ANA SAYFA             SURELER    KONULAR

 

TEVBE

79

الَّذِينَ يَلْمِزُونَ الْمُطَّوِّعِينَ مِنَ الْمُؤْمِنِينَ فِي الصَّدَقَاتِ وَالَّذِينَ لاَ يَجِدُونَ إِلاَّ

جُهْدَهُمْ فَيَسْخَرُونَ مِنْهُمْ سَخِرَ اللّهُ مِنْهُمْ وَلَهُمْ عَذَابٌ أَلِيمٌ

 

79. Mü'minlerden nafile bağışlarda bulunanları, kaş-göz işaretleriyle ayıplayanlarla, güçlerinin yetebildiğinden başkasını bulamayan kimselerle eğlenenleri Allah maskaraya çevirir ve onlar için pek acıklı bir azap vardır.

 

Yüce Allah'ın: "Mü'minlerden nafile bağışlarda bulunanları, kaş-göz işaretleriyle ayıplayanlar ... " şeklindeki bu buyruğu da münafıkların nitelikleri arasındadır.

 

Katade der ki: "Ayıplayanlar" demektir. Şöyle ki, Abdurrahman b. Avf malının yarısını sadaka olarak vermişti. Onun malının toplamı sekizbin idi, o bunun dört binini sadaka olarak vermişti. Kimileri; Ne kadar büyük bir riyakar? demişlerdi. Bunun üzerine Yüce Allah: "Mü'minlerden nafile bağışlarda bulunanları kaş-göz işaretleriyle ayıplayanlar ... " buyruğunu indirdi.

 

Ensardan bir kişi de hurma yığınının yarısını getirip verdi, bu sefer: Allah'ın buna hiç mi hiç ihtiyacı yok, dediler.

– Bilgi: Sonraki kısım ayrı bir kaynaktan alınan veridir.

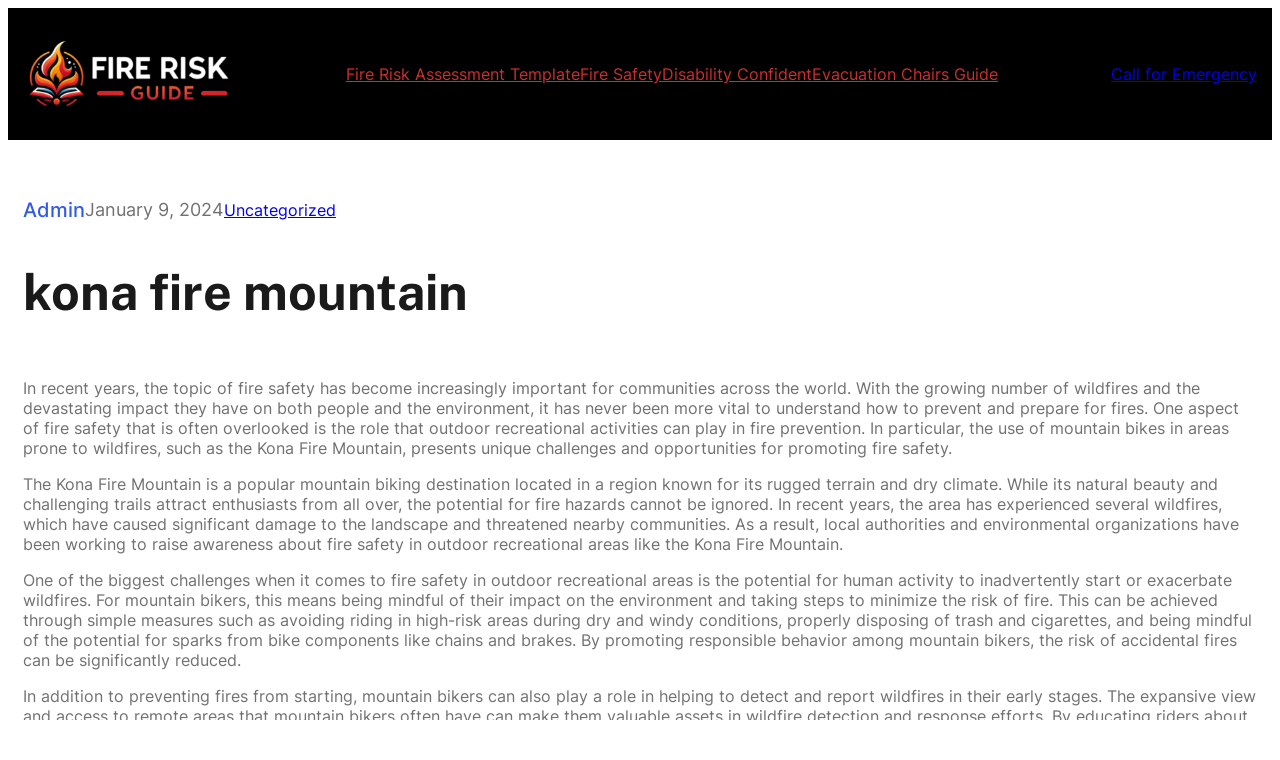

--- FILE ---
content_type: text/css
request_url: https://fireriskguide.com/wp-content/themes/suku/style.css?ver=1.0.0
body_size: 1291
content:
/*
Theme Name: Suku
Theme URI: https://sitenerdy.com/suku/
Author: SiteNerdy
Author URI: https://sitenerdy.com/
Description: Suku is a free and minimal WordPress FSE theme. It is a Gutenberg-ready WordPress theme and is compatible with all blocks and patterns of WordPress. If you are building a portfolio or blog theme using FSE feature, you can use this theme. If you want to know what full site editing is, you can learn from here https://sitenerdy.com/wordpress-full-site-editing/
Requires at least: 6.0
Tested up to: 6.4
Requires PHP: 5.7
Version: 1.0.3
License: GNU General Public License v2 or later
License URI: http://www.gnu.org/licenses/gpl-2.0.html
Text Domain: suku
Tags: one-column, custom-colors, custom-menu, custom-logo, editor-style, featured-images, full-site-editing, block-patterns, rtl-language-support, sticky-post, threaded-comments, translation-ready, wide-blocks, block-styles, style-variations, blog, portfolio, news
*/

/* CUSTOM CSS */

:where(.wp-site-blocks)>* {
    margin: 0;
}

.pos-r {
    position: relative;
    z-index: 0;
}

.pos-a {
    position: absolute;
}

.pos-a.send-backward {
    z-index: -1;
}

.has-box-shadow {
    box-shadow: 0 53px 75px 0 rgba(0, 0, 0, 0.08);
}

.site-header {
    position: absolute;
    width: 100%;
    z-index: 2;
}

.hero-section {
    position: relative;
}

.hero-img-col .pos-a {
    top: -70px;
    right: -30px;
    max-width: 145px;
    margin: 0;
}

.stats-section {
    position: relative;
    margin-top: -110px;
}

.tablet-up-absolute {
    position: relative;
}

.show-tablet-up {
    display: none;
}

@media screen and (min-width: 768px) {
    .show-tablet-up {
        display: inline-block;
    }

    .pos-a.img-right {
        top: 0;
        right: -53%;
    }

    .tablet-up-absolute {
        position: absolute;
    }
}

@media screen and (min-width: 992px) {
    .hero-img-col .pos-a {
        right: -60px;
    }
}

@media screen and (min-width: 1601px) {
    .hero-img-col {
        position: absolute;
        top: -100px;
        right: -200px;
        max-width: 495px;
    }
}

@media screen and (max-width: 1600px) {
    .hero-section {
        margin-top: 200px !important;
        margin-bottom: 200px !important;
    }

    .hero-section>.wp-block-column {
        flex-basis: 50% !important;
    }

    .pos-a.hero-img-col {
        position: relative;
        margin-right: 50px;
    }
}

@media screen and (max-width: 767px) {


    .pos-a.hero-img-col {
        max-width: 500px;
        margin-left: 50px;
        margin-top: 120px;
    }
}

.img-col img {
    width: 100%;
}

.img-col .overlay-text {
    bottom: 30px;
    right: 15px;
    max-width: 175px;
}

.homepage-cta-section {
    position: relative;
    z-index: 1;
}

.homepage-cta-section .content-box {
    position: relative;
    margin-bottom: -350px;
    top: -200px;
}

/* REVIEWS SECTION */
@media screen and (max-width: 781px) {

    .reviews-section .wp-block-column .wp-block-spacer {
        height: 0 !important;
    }

    .reviews-section .wp-block-column p+.wp-block-image {
        margin-top: 20px;
    }
}

/* QUERY LOOP POST */
.wp-block-query .wp-block-post-featured-image {
    border-radius: 10px;
    overflow: hidden;
}

.wp-block-query .wp-block-post-featured-image img {
    height: 350px;
    object-fit: cover;
}

/* PAGINATON */
.wp-block-query-pagination>.wp-block-query-pagination-next,
.wp-block-query-pagination>.wp-block-query-pagination-numbers,
.wp-block-query-pagination>.wp-block-query-pagination-previous {
    margin-bottom: 0;
    margin-right: 0;
}

.wp-block-query-pagination-numbers {
    display: flex;
    gap: 24px;
    margin-right: 0;
    margin-bottom: 0;
}

.page-numbers.current {
    color: var(--wp--preset--color--custom-primary-button);
}

/* SIDEBAR */
.sidebar-recent-posts.wp-block-latest-posts li {
    margin-bottom: 24px;
}

.sidebar-recent-posts .wp-block-latest-posts__featured-image {
    width: 123px;
    float: left;
    margin-right: 20px;
    border-radius: 10px;
    overflow: hidden;
}

.sidebar-recent-posts .wp-block-latest-posts__featured-image a {
    display: block;
}

.sidebar-recent-posts .wp-block-latest-posts__featured-image img {
    width: 100%;
    display: block;
}

.sidebar-recent-posts .wp-block-latest-posts__post-title {
    display: block;
    overflow: hidden;
    font-size: 20px;
    font-weight: 600;
    color: #000;
    margin-bottom: 15px;
}

.sidebar-recent-posts .wp-block-latest-posts__post-date {
    display: block;
    overflow: hidden;
    color: var(--wp--preset--color--custom-primary-button);
    font-size: 16px;
}

.sidebar-recent-posts .wp-block-latest-posts__post-excerpt {
    display: block;
    overflow: hidden;
}

/* SINGLE POST / PAGE */
.wp-block-post-author__name {
    font-size: 20px;
    color: var(--wp--preset--color--custom-primary-button);
}

.single .wp-block-post-author {
    position: relative;
}

.single .wp-block-post-author__avatar {
    position: absolute;
    top: -35px;
    left: 0;
    width: 100px;
    height: 100px;
    border-radius: 50%;
    overflow: hidden;
}

.single .wp-block-post-author__avatar img {
    width: 100%;
    height: 100%;
}

.single .wp-block-post-author .wp-block-post-author__avatar+.wp-block-post-author__content {
    padding-left: 125px;
}

.single .wp-block-post-author .wp-block-post-author__avatar+.wp-block-post-author__content .wp-block-post-author__name {
    font-size: 24px;
    color: var(--wp--preset--color--custom-footer-background);
}

.wp-block-post-comments-form {
    margin-bottom: 160px;
}

.wp-block-post-content ul,
.wp-block-post-content ol {
    margin-bottom: 24px;
}

.wp-block-post-content li {
    margin-bottom: 20px;
}

.wp-block-post-content li>ul {
    margin-top: 1rem;
}

.footer-top-col .wp-block-navigation .wp-block-navigation-item__label {
    line-height: 1.5;
}

.review-type-2 .wp-block-image {
    margin-top: 24px;
}

@media screen and (max-width: 781px) {

    .review-type-1,
    .review-type-2 {
        margin-bottom: 2rem;
    }

    .review-type-2 {
        display: grid;
    }

    .review-type-2>* {
        order: 2;
    }

    .review-type-2 .wp-block-image {
        order: 1;
    }

    .footer-top-col {
        margin-bottom: 2rem !important;
    }

    .footer-top-col .wp-block-heading {
        margin-bottom: 20px !important;
    }

    .footer-bottom-col-right p {
        text-align: left;
    }
}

Bunun üzerine Yüce Allah: "Güçlerinin yetebildiğinden başkasını bulamayan kimselerle ... " ayetini indirdi.

 

Müslim'in de rivayetine göre Ebu Mes'ud şöyle demiştir: Biz sadaka vermekle emrolunduk. Sırtımızda yük taşır (ve böylelikle sadaka verirdik). Ebu Akil yarım sa' sadaka verdi. Bir başka kişi ise ondan biraz daha fazlasını getirdi. Bunun üzerine münafıklar: Şüphesiz ki Allah'ın bunun sadakasına bir ihtiyacı yoktur. Öbürü ise bu işi ancak riyakarlık olsun diye yapmıştır, dedi. Bunun üzerine Yüce Allah; "Mü'minlerden nafile bağışlarda bulunanları, kaş-göz işaretleriyle ayıplayanlarla, güçlerinin yetebildiğinden başkasını bulamayan kimselerle eğlenenleri ... " ayetini indirdi.

 

Burada (gücünün yetebildiğinden başkasını bulamayandan) kasıt Ebu Akil'dir ki, adı el-Habhab idi.

 

"el-Cühd" (Mealde: Gücün yetebildiği), kıt kanaat geçinenin yetindiği az şey demektir. Cühd ile cehd aynı anlamdadır ki, buna dair açıklamalar daha önceden (En'am, 109 ayet, 1. başlıkta) geçmiş bulunmaktadır.

 

"Kaş-göz işaretleriyle ayıplayanlar," ayıplayan, kusur bulan kimseler demektir ki, yine buna dair açıklamalar daha önceden geçmiş bulunmaktadır.

 

"Nafile bağışlarda bulunanlar" kelimesinin aslı; (...) şeklinde olup, "te" harfi "tı" harfine idğam edilmiştir.

 

Bunlar haklarında vacib olmaksızın herhangi bir işi teberru (bağış) yoluyla yapan kimselerdi.

 

(ayet-i kerimenin ortasındaki); " ... ler, lar, kimseler" ise, (...); Mü'minler" kelimesine atf ile eer mahallindedir. Bunun, (sılası ile) tamamlanmadan önce ism(-i mevsul)'a atfedilmesi caiz değildir.

 

"Eğlenenler" kelimesi ise, daha önceden geçen "ayıplayanlar" anlamındaki kelimeye atfedilmiştir.

 

"Allah -onları- maskaraya çevirir" buyruğu ise mübtedanın haberidir ve bu onlar için bir bedduadır.

 

İbn Abbas der ki: Bu, haberdir. Yani, onlar cehenneme gidecekleri için onlarla alay eder. Allah'ın maskaraya çevirip alayetmesi ise, eğlenmelerine karşılık onları cezalandırması anlamındadır. Bu hususa dair açıklamalar daha önce el-Bakara Süresi'nde (212. ayetin tefsirinde) geçmiş bulunmaktadır.